Corelogic came out with their October Housing and Mortgage Trends report a little while ago and there are several interesting insights which I will summarize here. Unfortunately, they are pretty clear that they don’t want any part of their report reproduced so I won’t be displaying any of their graphs but you can click on that link above to see them for yourself.
- Home ownership rates have declined substantially for younger people from 1980 to 2010. See figure 3. In the 25 – 34 age group the home ownership rate has declined from 51.6% to 42% and for 35 – 44 year olds it has declined from 71.2% to 62.3%. Home ownership rates have actually increased for people above 54.
- There is a rather disturbing trend that people are spending much more on housing than they did 25 years ago. See figure 4. Since 1985 homeowners have increased the % of their total expenditures allocated to housing from 21.2% to 33.2% while renters have increased their housing % from 16.4% to 38.4%.
- Note that renters now spend quite a bit more (on a relative basis) on housing than homeowners do. If I were the NAR I would probably claim that this shows that it’s cheaper to own than rent but that would be a stupid conclusion. You can’t really be sure what this means. It probably means that a landlord is more willing to let you extend yourself than a mortgage lender.
- Most foreclosed properties that are taken over by the banks sell pretty quickly but almost 10% of those foreclosed in 2006 remain bank owned as of the second quarter of 2010. In all likelihood these properties are really scary.

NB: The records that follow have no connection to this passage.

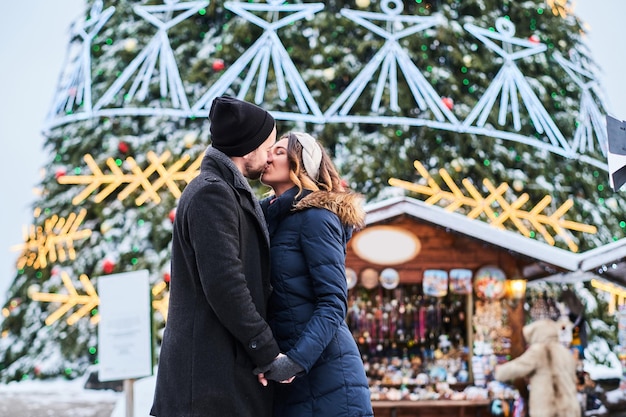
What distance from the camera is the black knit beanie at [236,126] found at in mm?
2779

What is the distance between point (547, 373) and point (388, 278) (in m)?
1.61

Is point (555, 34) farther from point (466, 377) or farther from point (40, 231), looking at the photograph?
point (40, 231)

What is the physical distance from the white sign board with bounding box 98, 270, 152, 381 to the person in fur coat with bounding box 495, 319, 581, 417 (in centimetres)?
364

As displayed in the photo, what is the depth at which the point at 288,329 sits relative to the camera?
9.14ft

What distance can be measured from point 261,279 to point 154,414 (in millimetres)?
546

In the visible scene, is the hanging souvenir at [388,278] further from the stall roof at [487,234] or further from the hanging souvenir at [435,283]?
the stall roof at [487,234]

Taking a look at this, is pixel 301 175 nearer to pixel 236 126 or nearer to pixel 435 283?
pixel 236 126

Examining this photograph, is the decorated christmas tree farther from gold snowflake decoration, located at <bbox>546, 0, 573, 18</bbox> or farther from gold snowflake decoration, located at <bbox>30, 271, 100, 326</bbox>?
→ gold snowflake decoration, located at <bbox>546, 0, 573, 18</bbox>

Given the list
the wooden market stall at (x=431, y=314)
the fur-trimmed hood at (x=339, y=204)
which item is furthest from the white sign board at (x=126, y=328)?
the wooden market stall at (x=431, y=314)

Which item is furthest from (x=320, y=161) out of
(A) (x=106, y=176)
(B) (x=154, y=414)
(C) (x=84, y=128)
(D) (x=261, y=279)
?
(C) (x=84, y=128)

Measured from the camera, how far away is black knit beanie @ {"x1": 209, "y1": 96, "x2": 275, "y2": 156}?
9.12 ft

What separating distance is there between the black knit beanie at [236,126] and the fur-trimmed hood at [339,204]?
258 mm

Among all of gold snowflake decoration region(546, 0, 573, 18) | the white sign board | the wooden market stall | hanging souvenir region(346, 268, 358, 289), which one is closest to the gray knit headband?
the white sign board

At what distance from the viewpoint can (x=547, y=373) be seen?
7.28 meters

- Bank owned properties have recently taken longer to sell. During 2006 and 2007 20% of foreclosed properties were sold by the lenders within 3 months. That percentage increased to 46% during the second quarter of 2009 but by the second quarter of 2010 the percentage declined to 36%.
- More and more of the bank owned properties are being bought with cash. The percentage has risen from 40% in early 2006 to 56% by the second quarter of 2010.
- When you look at CoreLogic’s mortgage performance charts on page 5 of the report you see that delinquencies and foreclosure filings are trending down over the last 2 years – much more so than you would imagine from what you read about in other sources.